## Complete o seguinte
1) No texto sobre a Lei Carolina Diekmann, quais artigos a Lei 12.737 acrescentou ao Código Penal brasileiro?
2) Reescreva de forma mais curta o parágrafo do texto sobre a Lei Carolina Diekmann que começa com "A Lei 12.737 de 30 de novembro de 2012", mantendo os fatos principais.
3) Por favor, dê continuidade ao texto sobre a Lei Carolina Diekmann a partir do ponto em que ele termina.

==== Texto extraído

LEI CAROLINA DIEKMANN
A Lei 12.737 de 30 de novembro de 2012, dispõe sobre a tipificação dos delitos informáticos, alterando o Código penal brasileiro, acrescentando os artigos 154-A e 154 B. Essa lei ficou conhecida como a Lei Carolina Diekmann, pois a atriz global teve seu computador invadido com a finalidade de exposição de fotos íntimas na internet.
Segundo Rogério Greco, A conduta do agente, ou seja, o ato de invadir dispositivo informático alheio, conectado ou não à rede de computadores, deve ter sido levada a efeito com o fim de obter, adulterar ou destruir dados ou informações sem autorização expressa ou tácita do titular do dispositivo. Assim, não é a simples invasão, pela invasão, que importa na prática da infração penal tipificada no caput do art. 154-A do diploma repressivo, mas sim aquela que possui uma finalidade especial, ou seja, aquilo que denominamos especial fim de agir, que consiste na obtenção, adulteração ou destruição de dados ou informações sem a autorização expressa ou tácita do titular do dispositivo. Obter tem o significado de adquirir, alcançar o que desejava, conseguir; adulterar diz respeito a alterar, estragar, modificar o conteúdo, corromper; destruir quer dizer aniquilar, fazer desaparecer, arruinar. Tanto a obtenção quanto a adulteração e a destruição de dados ou informações devem ser levadas a efeito sem a autorização expressa ou tácita do titular do dispositivo. (GRECO, 2022)

========
==== Informações registradas

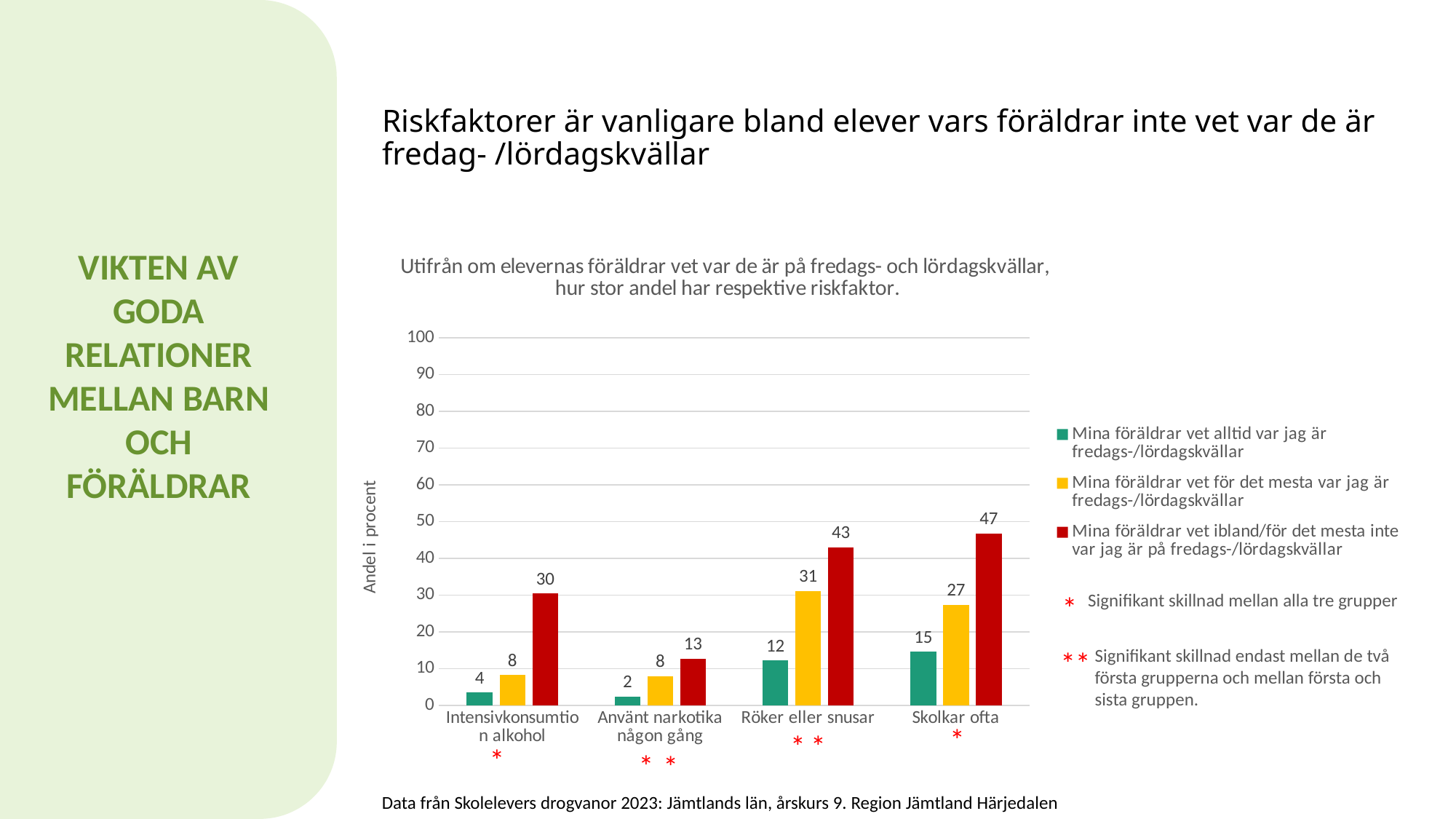
Is the value for 'Skolkar ofta' in the series 'Mina föräldrar vet ibland/för det mesta inte var jag är' greater or less than 40? greater For 'Röker eller snusar', which is larger: the value for 'Mina föräldrar vet alltid var jag är' or the value for 'Mina föräldrar vet för det mesta var jag är'? Mina föräldrar vet för det mesta var jag är fredags-/lördagskvällar What is the value for 'Skolkar ofta' in the series 'Mina föräldrar vet ibland/för det mesta inte var jag är på fredags-/lördagskvällar'? 47 How many series does the legend list? 3 What is the difference between the 'Mina föräldrar vet ibland/för det mesta inte' value and the 'Mina föräldrar vet alltid' value for 'Intensivkonsumtion alkohol'? 26 What kind of chart is shown on the slide? bar chart What is the value for 'Använt narkotika någon gång' in the series 'Mina föräldrar vet alltid var jag är fredags-/lördagskvällar'? 2 How many categories are shown on the x axis? 4 Which category has the lowest value in the series 'Mina föräldrar vet alltid var jag är fredags-/lördagskvällar'? Använt narkotika någon gång Which category has the highest value in the series 'Mina föräldrar vet ibland/för det mesta inte var jag är på fredags-/lördagskvällar'? Skolkar ofta What is the label of the y axis? Andel i procent What is the value for 'Röker eller snusar' in the series 'Mina föräldrar vet för det mesta var jag är fredags-/lördagskvällar'? 31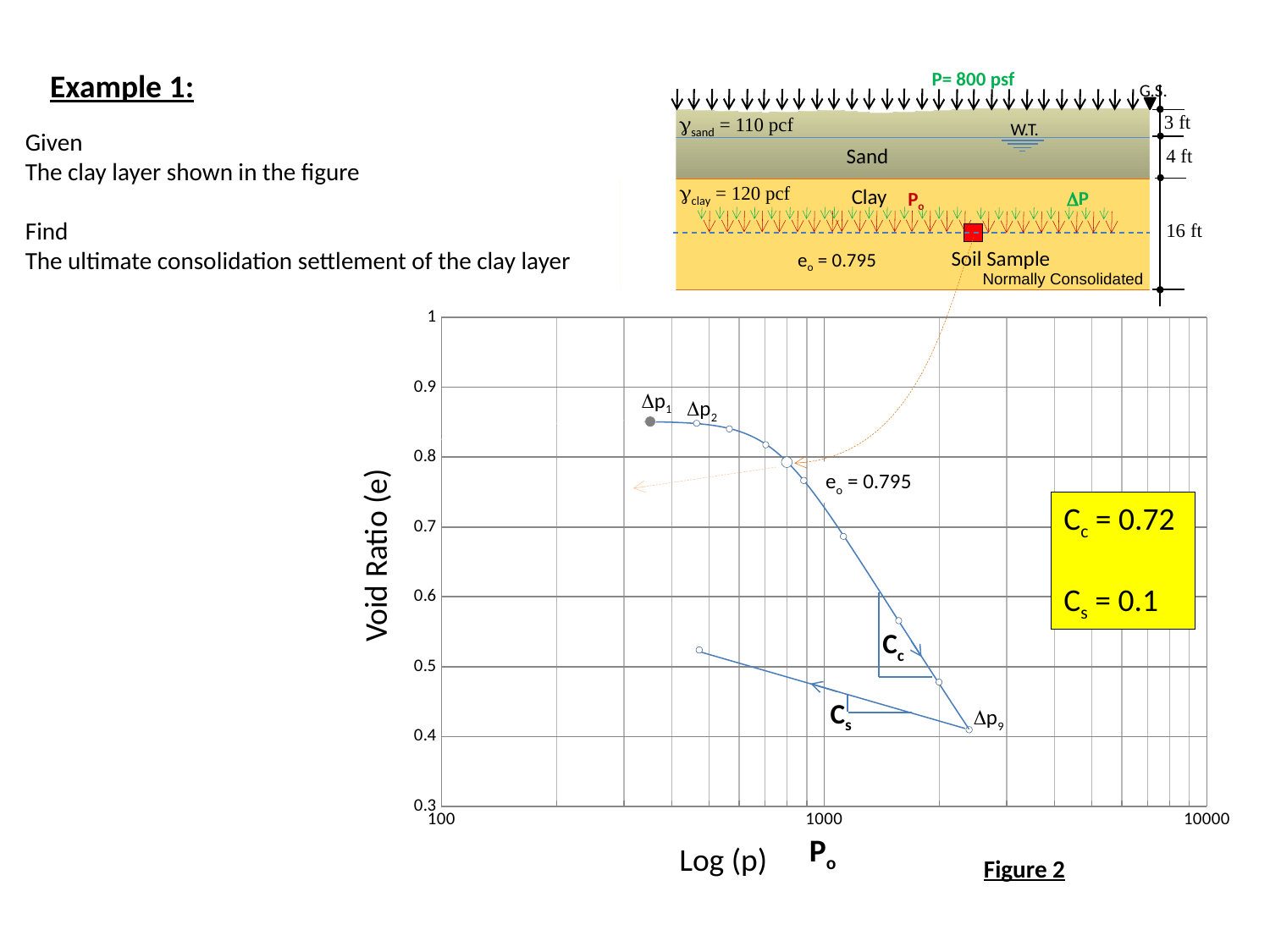
What value of the swelling index C_s is given on the chart? 0.1 What is the label of the vertical axis of the chart? Void Ratio (e) Is the pressure at the point labelled Δp9 greater or less than 1000? greater Is the void ratio at the point labelled Δp9 greater or less than 0.5? less What kind of chart is shown on the slide? line chart Is the void ratio at the point labelled Δp1 greater or less than 0.8? greater What is the label of the horizontal axis of the chart? Log (p) What value of the compression index C_c is given on the chart? 0.72 What is the initial void ratio e_o marked on the chart? 0.795 What is the highest value shown on the vertical axis of the chart? 1 Along the main curve, does the void ratio rise or fall as the pressure p increases? fall Which labelled point has the higher void ratio, Δp1 or Δp9? Δp1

========

## Lista de respostas
1) Os artigos 154-A e 154-B.

2) A Lei 12.737, de 30 de novembro de 2012, tipifica os delitos informáticos e altera o Código Penal brasileiro com os artigos 154-A e 154-B. Ficou conhecida como Lei Carolina Diekmann porque o computador da atriz foi invadido para expor fotos íntimas na internet.

3)
Nas palavras do professor Rogério Sanches, o objeto jurídico do crime, como se percebe, é a privacidade individual e/ou profissional, resguardada (armazenada) em dispositivo informático, desdobramento lógico do direito fundamental assegurado no art. 5º, X, CF/88: “ São invioláveis a intimidade, a vida privada, a honra e a imagem das pessoas, assegurando o direito de indenização pelo material ou moral decorrente de sua violação”. (SANCHES, 2020)
Por dispositivo informático entende-se qualquer aparelho (instrumento eletrônico) com capacidade de armazenar e processar automaticamente informações/programas (notebook, netbook, tablet, ipad, iphone, smartphone, pendrive, etc). Importante observar ser indiferente o fato de o dispositivo estar ou não conectado à rede interna ou externa de computadores (intranet ou internet). (SANCHES,2020)
Eis o artigo incluído no Código Penal pela Lei Carolina Diekmann:
Art. 154-A. Invadir dispositivo informático de uso alheio, conectado ou não à rede de computadores, com o fim de obter, adulterar ou destruir dados ou informações sem autorização expressa ou tácita do usuário do dispositivo ou de instalar vulnerabilidades para obter vantagem ilícita:
(Redação dada pela Lei n. 14.155, de 2021)
Pena – reclusão, de 1 (um) a 4 (quatro) anos, e multa.
(Redação dada pela Lei n. 14.155, de 2021)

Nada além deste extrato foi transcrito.